Ultraviolet (UV) detectors are the most common liquid chromatography (LC) detector, and perhaps the most reliable ones. But
they are not without problems.
I recently received an e-mail question from a reader complaining of a leaking detector cell in the ultraviolet (UV) detector
attached to his liquid chromatography (LC) system. This seems like a good opportunity to address that specific question, other
UV detector problems, and some of the more recent advances in detector design. Although the present discussion centres on
UV detectors, many aspects will apply to other optical detectors, such as fluorescence or refractive index detectors.
First, let's take a look at how the typical detector cell is constructed and we'll be able to see where leakage can occur.
After we have that information, correcting the problem should be straightforward.
For UV detectors designed to operate with conventional LC systems with upper pressure limits of 6000 psi (400 bar), the construction
shown in Figure 1 is common. The cell itself is made by drilling a 1-mm hole through a 10-mm-long block of stainless steel.
To contain the liquid, a quartz window is attached to each end of the cell and a seal is formed with a polymeric gasket. The
mobile phase needs to pass through the cell, so a provision is made for this by drilling small-diameter (for example, ≤0.125
mm i.d.) holes to connect the outside world with the cell cavity. Most commonly, the entrance and exit holes are on opposite
sides and opposite ends of the cell so that the flow path is Z-shaped. This allows efficient washout and clearance of bubbles,
should they enter the cell. UV light then passes through the cell from one end to the other. When sample peaks pass through
the cell, some of the UV light is absorbed, and a photodiode measures this absorbance by the change in the intensity of light
passing through the cell.
Figure 1: Schematic of a conventional UV detector cell. See text for details.

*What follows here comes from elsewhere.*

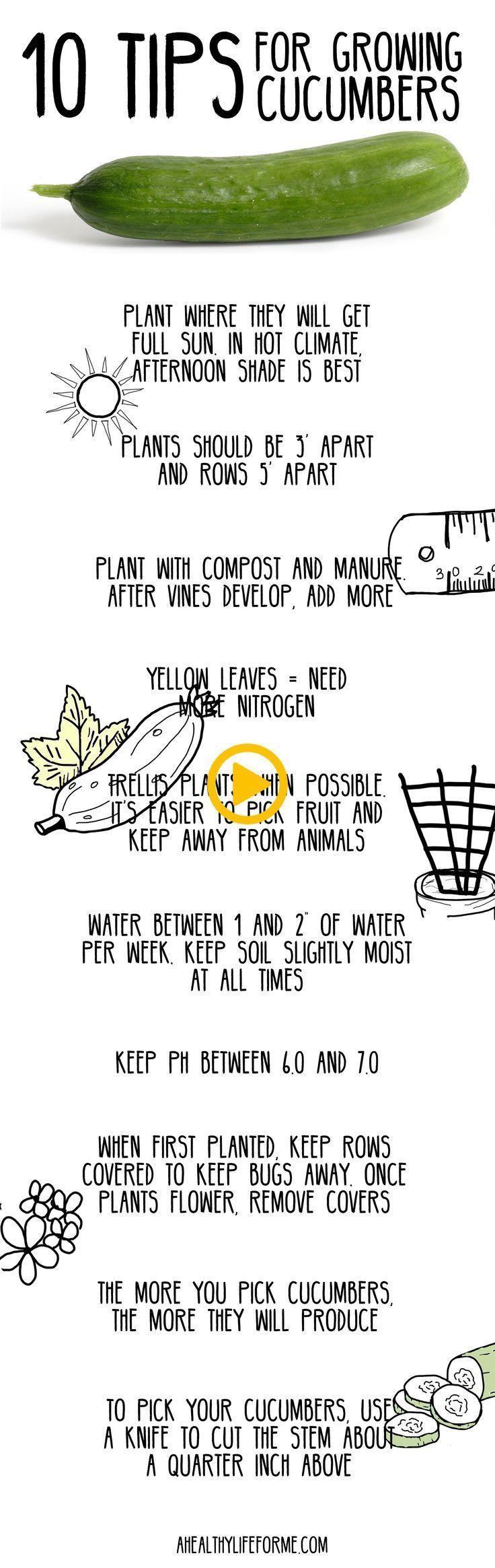 10 Tipps für den Anbau von Gurken. DYI Gardening How To Life Hack Anbau von Gemüse #anbauvongemüse 10 Tipps für den Anbau von Gurken. DYI Gardening How To Life Hack Anbau von Gemüse #anbauvongemüse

The amount of light passing through the mobile phase at steady state (no sample present) is affected by the refractive index
of the mobile phase. Any change in refractive index will result in more or less light making it through the cell, and the
baseline will drift or exhibit other disturbances. To help mitigate temperature-related refractive-index disturbances, a heat
exchanger is usually fitted to the inlet of the cell. Most commonly this is a stainless steel capillary wrapped around the
body of the cell and covered with a heat-conducting material so that the fluid entering the light path is thermally stabilized,
and temperature-induced background disturbances are minimized.

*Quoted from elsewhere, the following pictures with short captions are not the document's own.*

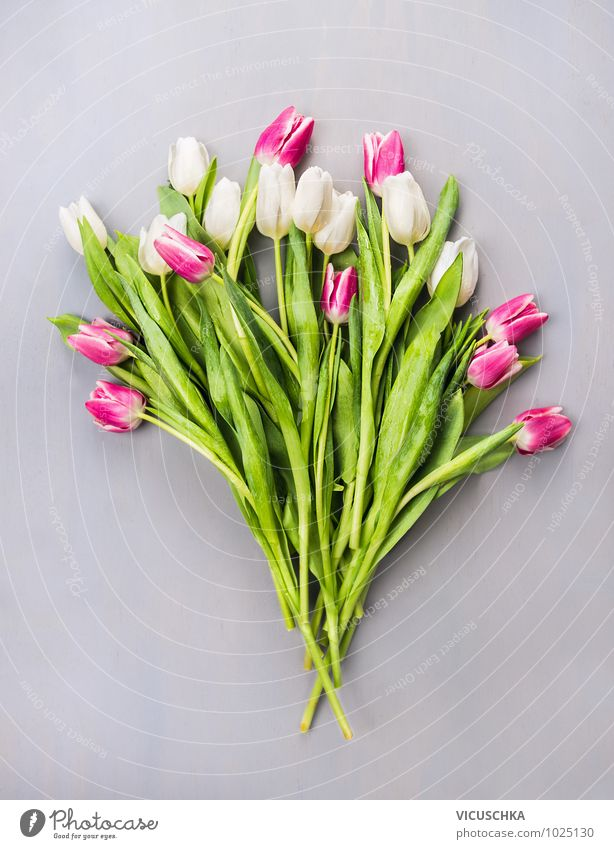 Tulips Bouquet of flowers Style Design Summer Feasts & Celebrations Valentine's Day Mother's Day Wedding Birthday Nature Plant Spring Love Pink Arranged Flower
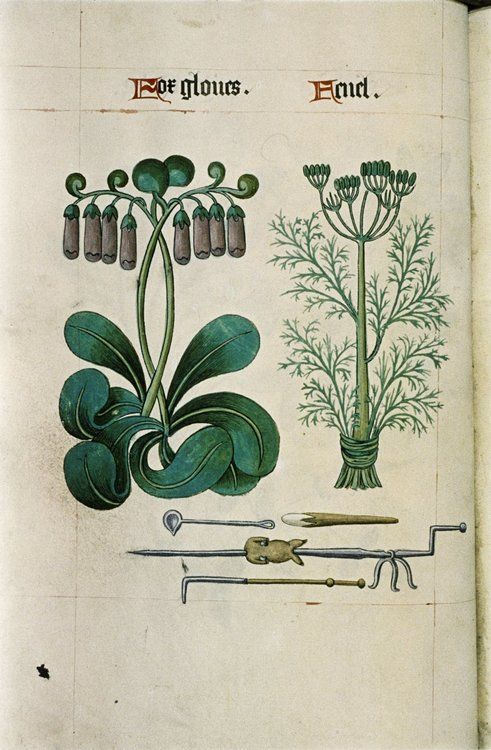 Foxgloves and Fennel from The Tudor Pattern Book. Bodleian Library, MS. Ashmole 1504.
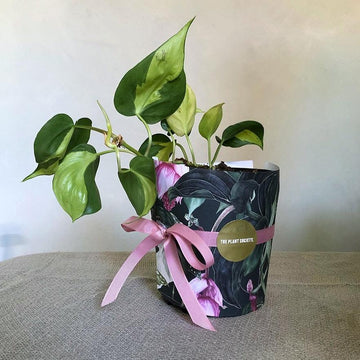 Gift Wrapping Service - Wrapping Paper
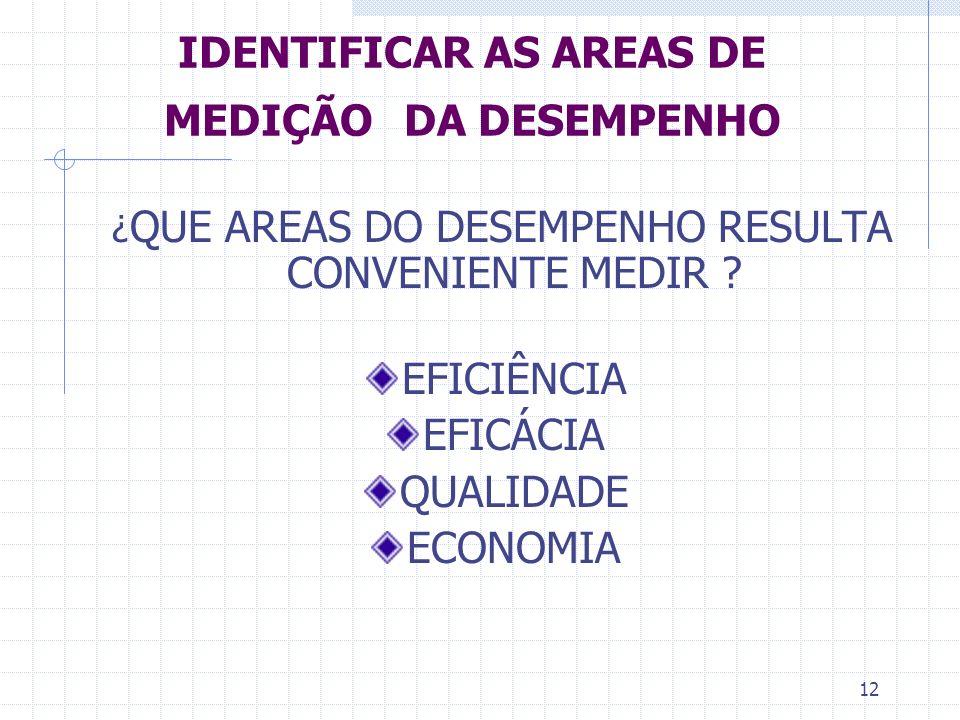 IDENTIFICAR AS AREAS DE MEDIÇÃO DA DESEMPENHO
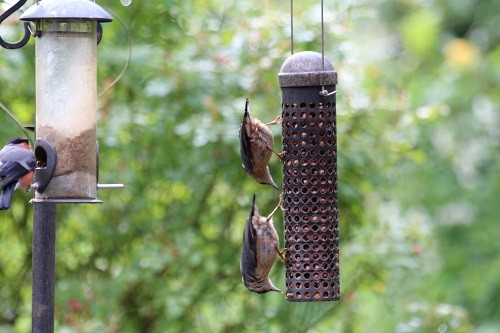 Pair of Nuthatches.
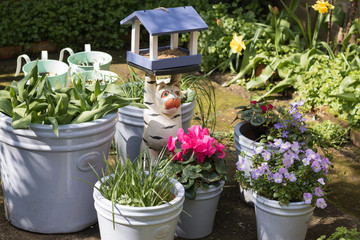 Image of a garden part in spring on a sunny day: flower pots with blossom cyclamen, pansies, tulips in a bud, young plants and a wooden bird feeder with food. Gardening as a hobby.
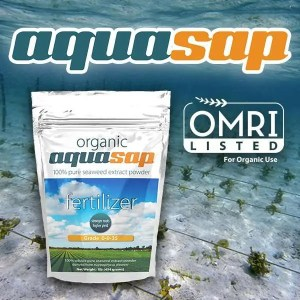 AquaSap Organic 0-0-35 Fertilizer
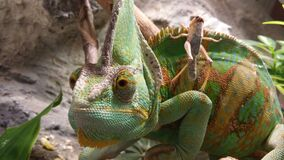 Green Brown and Yellow Cameleon Stock Photos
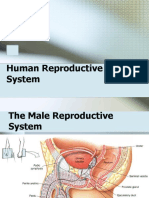 Reproductive System of Human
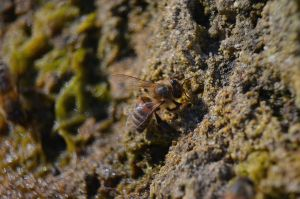 Bee On Limestone Bank by A-Sped-Kid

Another potential problem is the presence of air bubbles in the flow cell. Even though the mobile phase is usually degassed
before use, when the mobile phase leaves the column, it moves from a high-pressure region to a near-atmospheric pressure region.

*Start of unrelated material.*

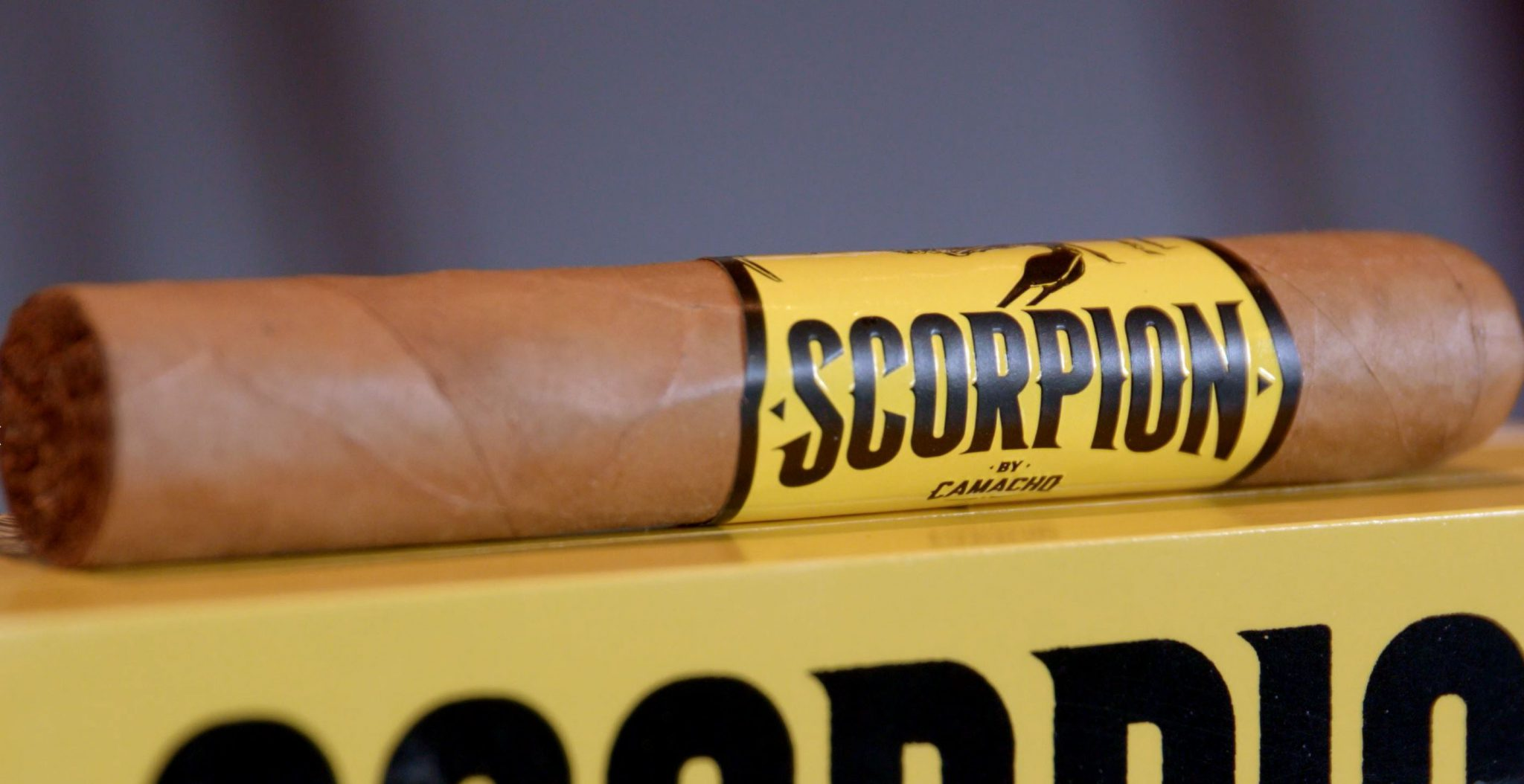 camacho scorpion connecticut cigar review video box and single cigar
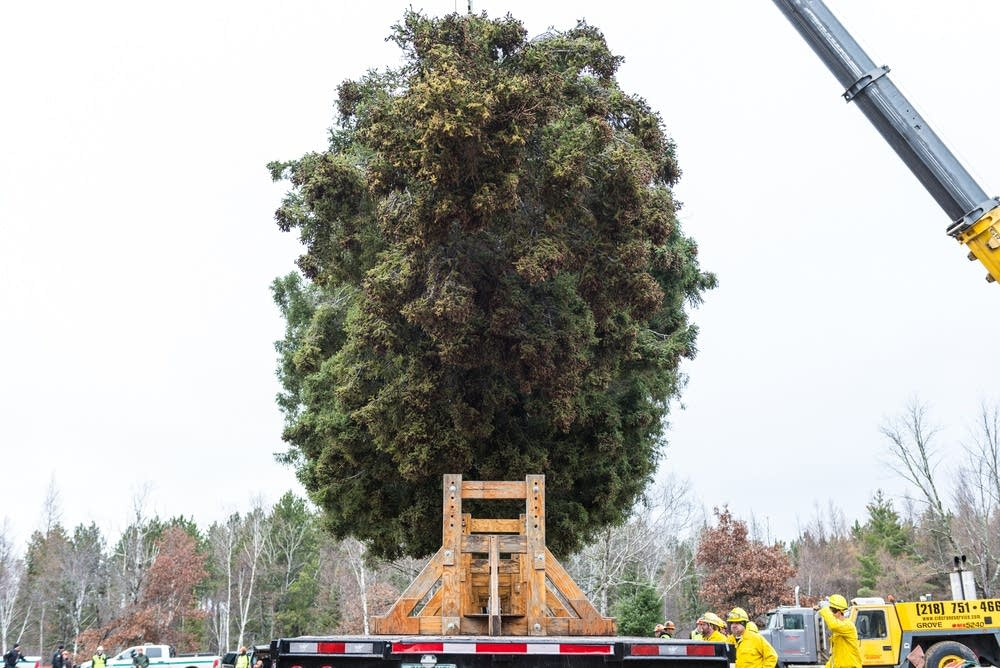 The tree is lowered onto the trailer.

When this happens, any residual air present tends to outgas from the mobile phase and form physical bubbles. When air bubbles
enter the flow cell, they disrupt the light path and result in a noise spike or false peak in the chromatogram. Usually, bubbles
continue through the flow cell and clear by themselves, but tiny microbubbles sometimes become lodged in the corners of the
cell that are less well swept. These bubbles can "bounce" in the flow stream and cause additional baseline problems. To help
avoid bubble problems in the cell, pressure can be applied to the cell outlet so that the internal pressure in the cell is
sufficient to keep the bubbles in solution. Restricting the flow at the outlet of the flow cell can be somewhat delicate —
we want to have enough pressure to keep any bubbles in solution until they leave the cell, but we don't want so much pressure
that the cell leaks. The most common practice to provide back pressure on the cell is to use a piece of capillary tubing as
the waste line. A narrow capillary will restrict the mobile-phase flow and create pressure upstream. The pressure thus created
is dependent on the mobile-phase viscosity, temperature, and flow rate. Because pressure will increase with flow rate, there
is a risk that increased pump flow, such as might be used to flush a column, will create sufficient pressure to exceed the
flow-cell pressure limits (cell pressure limits should be listed in the "specifications" section of the detector manual, but
typically are in the 150-psi or 10-bar region). A better solution to provide back pressure on the cell is to use a back-pressure
restrictor that generates a constant pressure. These restrictors are constructed like a spring-loaded check valve that opens
when the pressure exceeds a set value less than the detector cell maximum. Back-pressure restrictors can be purchased from
most suppliers of LC tubing and fittings.